**Task requirements:**
The answer must be a single number: how many lines of the entries below include "large".

**Records for this exercise:**

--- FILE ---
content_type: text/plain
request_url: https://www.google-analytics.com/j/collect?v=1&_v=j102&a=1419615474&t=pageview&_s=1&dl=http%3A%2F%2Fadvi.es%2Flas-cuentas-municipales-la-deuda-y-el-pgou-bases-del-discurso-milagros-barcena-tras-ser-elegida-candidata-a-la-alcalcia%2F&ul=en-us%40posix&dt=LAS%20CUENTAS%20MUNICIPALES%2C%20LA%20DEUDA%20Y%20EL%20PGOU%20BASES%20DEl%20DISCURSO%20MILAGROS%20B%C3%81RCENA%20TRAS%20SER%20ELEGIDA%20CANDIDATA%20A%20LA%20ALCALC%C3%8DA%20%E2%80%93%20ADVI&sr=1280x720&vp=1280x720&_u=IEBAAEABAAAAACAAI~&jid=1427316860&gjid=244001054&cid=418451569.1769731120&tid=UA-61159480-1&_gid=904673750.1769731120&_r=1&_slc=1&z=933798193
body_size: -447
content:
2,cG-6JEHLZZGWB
==
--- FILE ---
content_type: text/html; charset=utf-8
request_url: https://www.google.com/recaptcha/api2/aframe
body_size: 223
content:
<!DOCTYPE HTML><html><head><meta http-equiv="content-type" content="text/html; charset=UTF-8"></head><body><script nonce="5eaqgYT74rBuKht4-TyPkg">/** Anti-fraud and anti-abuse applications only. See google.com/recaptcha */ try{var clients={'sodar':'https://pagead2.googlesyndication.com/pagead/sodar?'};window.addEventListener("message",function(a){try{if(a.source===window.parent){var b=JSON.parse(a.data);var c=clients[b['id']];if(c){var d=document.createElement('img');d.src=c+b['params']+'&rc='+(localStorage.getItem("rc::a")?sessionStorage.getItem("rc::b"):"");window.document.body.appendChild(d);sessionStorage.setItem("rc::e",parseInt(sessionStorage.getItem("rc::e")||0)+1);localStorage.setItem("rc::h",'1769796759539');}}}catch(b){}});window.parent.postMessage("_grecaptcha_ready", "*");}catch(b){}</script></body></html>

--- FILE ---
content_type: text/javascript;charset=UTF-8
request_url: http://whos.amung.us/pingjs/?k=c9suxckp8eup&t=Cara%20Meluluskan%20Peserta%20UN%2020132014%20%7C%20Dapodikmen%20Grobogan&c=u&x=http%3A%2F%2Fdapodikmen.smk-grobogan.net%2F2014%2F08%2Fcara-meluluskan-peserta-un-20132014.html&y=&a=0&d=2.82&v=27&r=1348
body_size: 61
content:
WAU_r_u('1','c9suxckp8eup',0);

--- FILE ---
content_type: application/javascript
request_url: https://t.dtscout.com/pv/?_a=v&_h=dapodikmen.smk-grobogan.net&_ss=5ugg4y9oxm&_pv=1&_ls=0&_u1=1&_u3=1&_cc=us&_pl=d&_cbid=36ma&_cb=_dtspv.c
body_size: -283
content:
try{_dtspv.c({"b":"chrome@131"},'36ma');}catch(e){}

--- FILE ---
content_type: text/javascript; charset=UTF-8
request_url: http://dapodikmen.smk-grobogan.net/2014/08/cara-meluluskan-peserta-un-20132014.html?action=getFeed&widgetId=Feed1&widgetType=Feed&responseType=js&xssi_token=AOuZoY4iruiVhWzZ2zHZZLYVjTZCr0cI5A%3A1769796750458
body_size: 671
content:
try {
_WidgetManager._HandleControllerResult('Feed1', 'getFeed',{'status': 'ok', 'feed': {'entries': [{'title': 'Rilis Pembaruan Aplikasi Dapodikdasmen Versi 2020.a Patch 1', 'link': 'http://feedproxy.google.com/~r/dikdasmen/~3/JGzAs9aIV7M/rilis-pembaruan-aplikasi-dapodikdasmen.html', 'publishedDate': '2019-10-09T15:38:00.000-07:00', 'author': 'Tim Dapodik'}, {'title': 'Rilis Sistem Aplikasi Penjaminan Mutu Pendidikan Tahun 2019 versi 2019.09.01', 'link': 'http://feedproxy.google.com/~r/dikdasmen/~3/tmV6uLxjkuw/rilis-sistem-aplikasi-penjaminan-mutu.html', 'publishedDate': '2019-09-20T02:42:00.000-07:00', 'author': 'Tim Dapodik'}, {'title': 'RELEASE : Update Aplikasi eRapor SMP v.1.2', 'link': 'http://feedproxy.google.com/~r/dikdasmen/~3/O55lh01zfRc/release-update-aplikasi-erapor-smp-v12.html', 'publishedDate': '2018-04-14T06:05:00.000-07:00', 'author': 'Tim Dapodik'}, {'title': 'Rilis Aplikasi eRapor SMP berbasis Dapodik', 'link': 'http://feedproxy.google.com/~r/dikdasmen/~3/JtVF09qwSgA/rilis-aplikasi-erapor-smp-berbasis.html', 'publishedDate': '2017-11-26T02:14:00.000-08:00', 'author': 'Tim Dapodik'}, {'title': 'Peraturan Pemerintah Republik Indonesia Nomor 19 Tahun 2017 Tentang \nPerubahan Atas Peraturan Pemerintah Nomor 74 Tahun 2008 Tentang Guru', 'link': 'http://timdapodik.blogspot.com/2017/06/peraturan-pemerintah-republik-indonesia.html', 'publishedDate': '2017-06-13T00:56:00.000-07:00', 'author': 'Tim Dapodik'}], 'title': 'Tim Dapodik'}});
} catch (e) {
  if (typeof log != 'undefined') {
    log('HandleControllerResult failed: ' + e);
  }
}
...
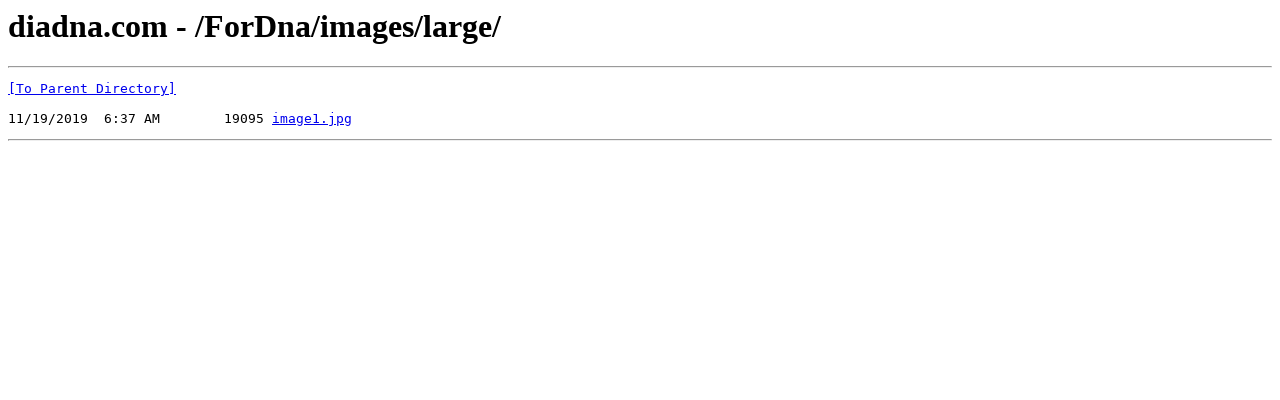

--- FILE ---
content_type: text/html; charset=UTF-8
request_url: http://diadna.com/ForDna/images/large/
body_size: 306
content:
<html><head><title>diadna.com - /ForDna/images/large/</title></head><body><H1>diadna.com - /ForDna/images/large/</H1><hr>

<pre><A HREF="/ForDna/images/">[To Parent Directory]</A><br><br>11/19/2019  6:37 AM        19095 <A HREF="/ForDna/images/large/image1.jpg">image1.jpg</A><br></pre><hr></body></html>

**Worked solution:**
3